ACTION ITEM: According to the article on electronic rotating neurons, how much lower is the team's device's power than that of other reservoir computing systems?

Electronic rotating ‘neurons’ offer brain-like computing

A prototype computer that mimics the analog physical computational dynamics of the brain could lead to more efficient and more powerful problem-solving platforms.

Using off-the-shelf electronic components, a Tsinghua University-led research team has built a complete prototype ‘reservoir’ computer as a low-power, high-speed alternative to today’s binary-based computer systems. The research, published in Nature Communications1, demonstrates the potential of analog-based brain-mimicking hardware architecture for solving complex problems and efficiently training neural networks.

Rotating neurons (green) provide a cyclic reservoir that processes inputs (blue) to be read out as linearly classified outputs (pink).

The promise of reservoir computing

Today's computers are based on the processing of binary data – 0s and 1s – through complex logic networks. The brain, however, offers an enticingly different and promising computing principle. It operates on many different inputs at once, with each neuron connected to many others in a time-varying cascading network – a highly efficient biological computer that operates not on 1s and 0s, but in a non-linear analog domain. Mathematically, this could be modelled as a ‘reservoir’ computer, as He Qian from the Beijing National Research Center for Information Science and Technology (BNRist) at Tsinghua University, explains.

“Reservoir computing is a form of neuromorphic computing that was first proposed in the 2000s,” says Qian. “It can be most easily understood using a lake analogy. If you throw stones into a lake, the ripples from each stone interact to produce a complex ripple pattern on the water surface as a fading memory containing the information about your stone-throwing activity. By analysing the ripples, it is possible to understand how many stones you threw, the time intervals between them, and even how big each stone was. The lake is a ‘reservoir’, and the ripple pattern is the reservoir’s state matrix. Similar processes, including high-dimensional mapping and readout, have been recently found in the mouse brain, which suggests our brain might operate as a complex reservoir computing system as well.”

Since the idea was proposed, researchers have been studying different ways to implement such a computing system in hardware, but so far such experiments have required elaborate input and readout systems. Qian and Huaqiang Wu from BNRist with a group of colleagues have now designed, simulated and constructed an electronics-based reservoir computing system with integrated input and readout capability that demonstrates the promise of this approach for powerful, very low energy computing.

Electronic implementation of a rotating neuron reservoir as a stack of eight 8-neuron circuits.

A benchtop brain

Using a stack of electronic circuits including a readout module consisting of an array of memristors — resistive switching elements that‘remember’the amount of charge that has flowed through them — the team constructed a circuit modelling a reservoir of rotating neurons that respond to inputs in a sequential and interconnected way.

“Our main challenge was to find an equivalent pairing of a neural network algorithm and hardware that could be implemented,” says Qian. “In this case, the electronic rotational hardware has a similar function to the ‘lake’ reservoir, mapping low-dimensional inputs to a higher-dimensional space that can be linearly separated using a simple linear classifier.”

The team’s device achieves all-analog signal processing with extremely low power, three orders of magnitude lower than any other reservoir computing system, and was used to accurately predict the future sequence of a chaotic time series as a potential sensor application.

“There is more to electronics than the binary transistor,” Qian says. “There remains much to be explored in the rich dynamics offered by electronics for neuromorphic reservoir computing, which is particularly interesting for brain-inspired computing and artificial intelligence due to its low training complexity and cost.”

References

[1] Liang, X. et al. Rotating neurons for all-analog implementation of cyclic reservoir computing. Nature Communications 13:1549 (2022).

Stored items
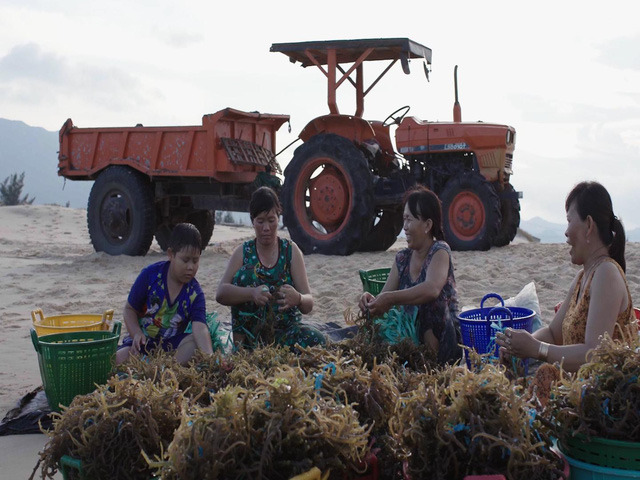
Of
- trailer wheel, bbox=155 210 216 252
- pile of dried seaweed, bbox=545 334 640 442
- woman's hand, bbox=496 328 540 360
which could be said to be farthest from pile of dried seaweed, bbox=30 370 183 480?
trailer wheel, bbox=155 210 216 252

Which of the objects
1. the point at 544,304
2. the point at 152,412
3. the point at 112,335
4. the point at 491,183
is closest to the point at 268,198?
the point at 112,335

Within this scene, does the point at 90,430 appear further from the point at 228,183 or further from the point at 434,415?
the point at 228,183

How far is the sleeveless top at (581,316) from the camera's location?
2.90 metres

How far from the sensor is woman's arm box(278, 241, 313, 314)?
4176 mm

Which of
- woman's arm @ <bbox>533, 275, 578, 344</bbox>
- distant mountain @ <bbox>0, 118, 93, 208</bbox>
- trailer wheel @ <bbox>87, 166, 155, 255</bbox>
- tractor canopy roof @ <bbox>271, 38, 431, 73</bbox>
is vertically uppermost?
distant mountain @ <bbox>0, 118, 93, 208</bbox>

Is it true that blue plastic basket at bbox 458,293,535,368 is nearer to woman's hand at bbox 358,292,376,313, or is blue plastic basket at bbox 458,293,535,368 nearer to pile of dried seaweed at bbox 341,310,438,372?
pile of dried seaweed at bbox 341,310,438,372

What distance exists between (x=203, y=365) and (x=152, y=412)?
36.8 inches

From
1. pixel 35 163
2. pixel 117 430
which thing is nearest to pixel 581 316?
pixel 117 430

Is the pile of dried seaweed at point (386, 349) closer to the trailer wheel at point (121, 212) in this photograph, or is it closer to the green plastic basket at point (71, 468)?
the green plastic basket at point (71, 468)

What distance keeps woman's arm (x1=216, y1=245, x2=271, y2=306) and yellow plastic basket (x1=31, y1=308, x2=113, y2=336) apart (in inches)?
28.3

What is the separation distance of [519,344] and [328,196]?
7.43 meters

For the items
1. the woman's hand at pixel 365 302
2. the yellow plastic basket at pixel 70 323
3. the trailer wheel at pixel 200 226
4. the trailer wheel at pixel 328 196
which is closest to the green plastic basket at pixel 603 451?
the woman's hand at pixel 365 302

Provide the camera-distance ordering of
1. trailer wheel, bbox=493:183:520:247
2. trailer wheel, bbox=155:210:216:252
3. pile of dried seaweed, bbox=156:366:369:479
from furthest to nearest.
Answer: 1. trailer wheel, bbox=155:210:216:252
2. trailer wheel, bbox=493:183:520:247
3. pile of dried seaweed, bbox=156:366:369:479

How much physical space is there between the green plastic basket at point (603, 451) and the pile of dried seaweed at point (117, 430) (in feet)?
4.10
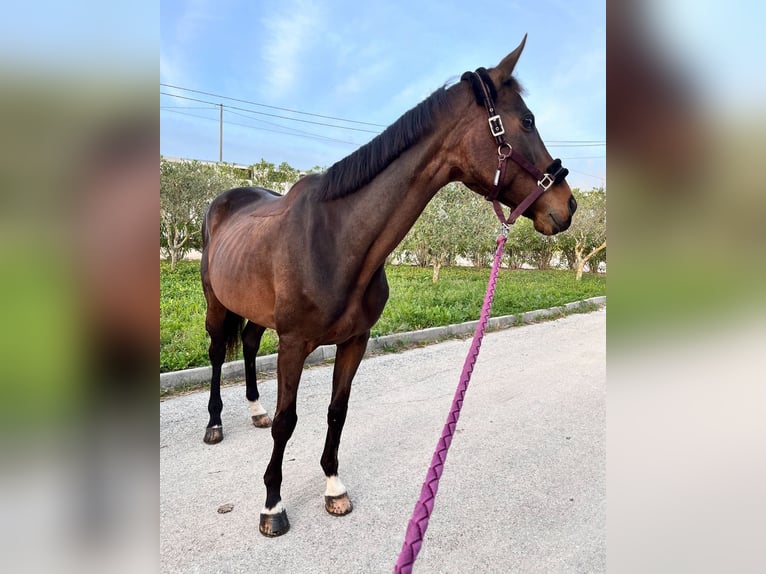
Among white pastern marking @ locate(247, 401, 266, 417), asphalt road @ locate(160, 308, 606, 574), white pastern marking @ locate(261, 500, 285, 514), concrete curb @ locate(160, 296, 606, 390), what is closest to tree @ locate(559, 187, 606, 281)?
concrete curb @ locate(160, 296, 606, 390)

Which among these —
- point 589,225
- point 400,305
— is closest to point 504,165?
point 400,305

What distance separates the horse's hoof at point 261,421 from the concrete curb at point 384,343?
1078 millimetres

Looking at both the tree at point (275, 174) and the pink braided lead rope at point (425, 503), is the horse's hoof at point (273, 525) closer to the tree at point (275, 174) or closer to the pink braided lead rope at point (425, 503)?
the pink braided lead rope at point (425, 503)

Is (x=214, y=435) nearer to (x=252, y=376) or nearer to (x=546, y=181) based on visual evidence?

THE ANSWER: Three orders of magnitude lower.